- Your objective
Transcribe exactly the line that contains "kingdom: Animalia" and every line after it through the end of the records, with nothing else.

- Data shown
+ + +

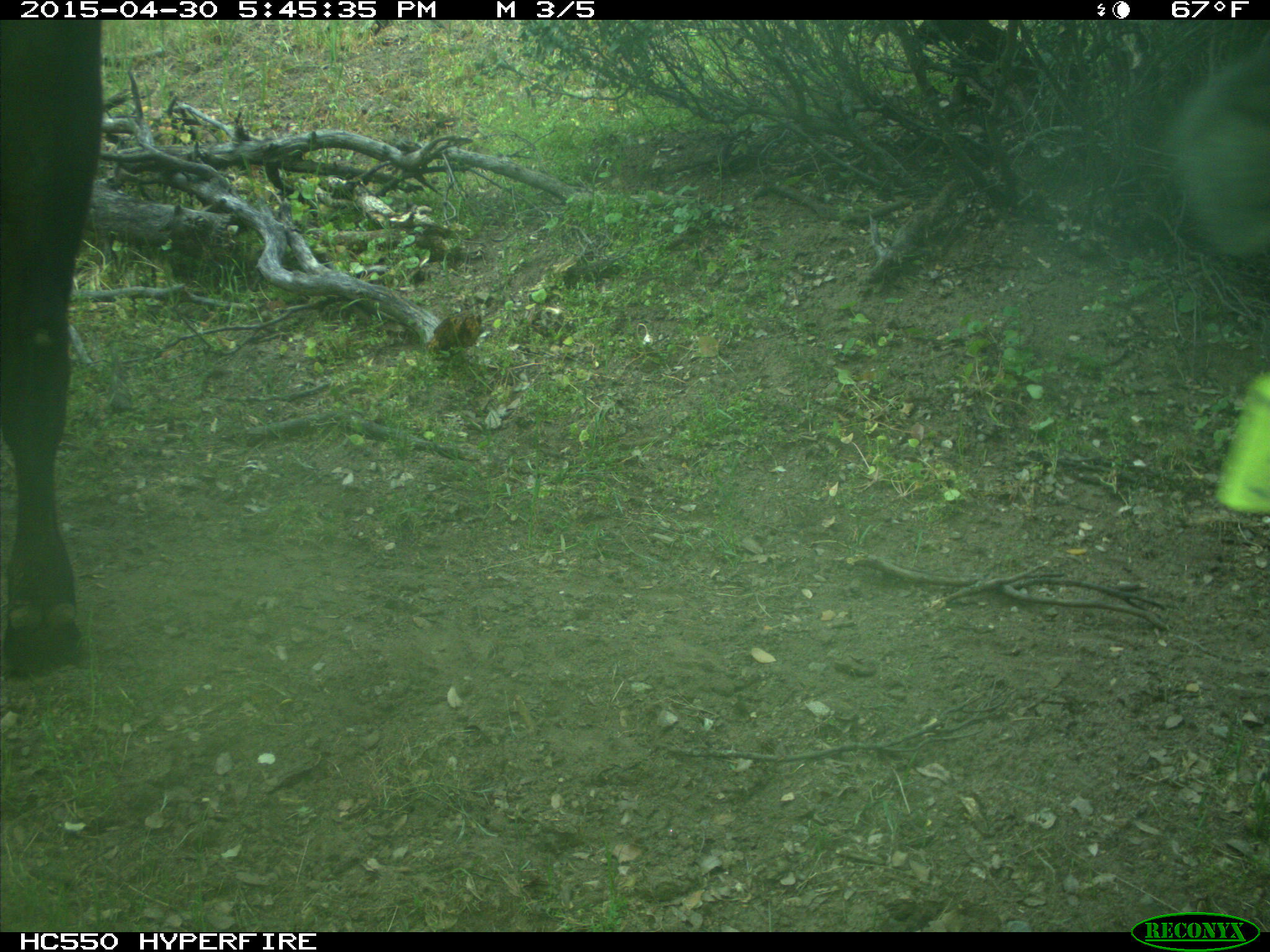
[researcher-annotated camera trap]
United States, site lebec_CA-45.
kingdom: Animalia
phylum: Chordata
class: Mammalia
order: Artiodactyla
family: Bovidae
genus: Bos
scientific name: Bos taurus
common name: domestic cow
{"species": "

+ + +

- Task answer
kingdom: Animalia
phylum: Chordata
class: Mammalia
order: Artiodactyla
family: Bovidae
genus: Bos
scientific name: Bos taurus
common name: domestic cow
{"species": "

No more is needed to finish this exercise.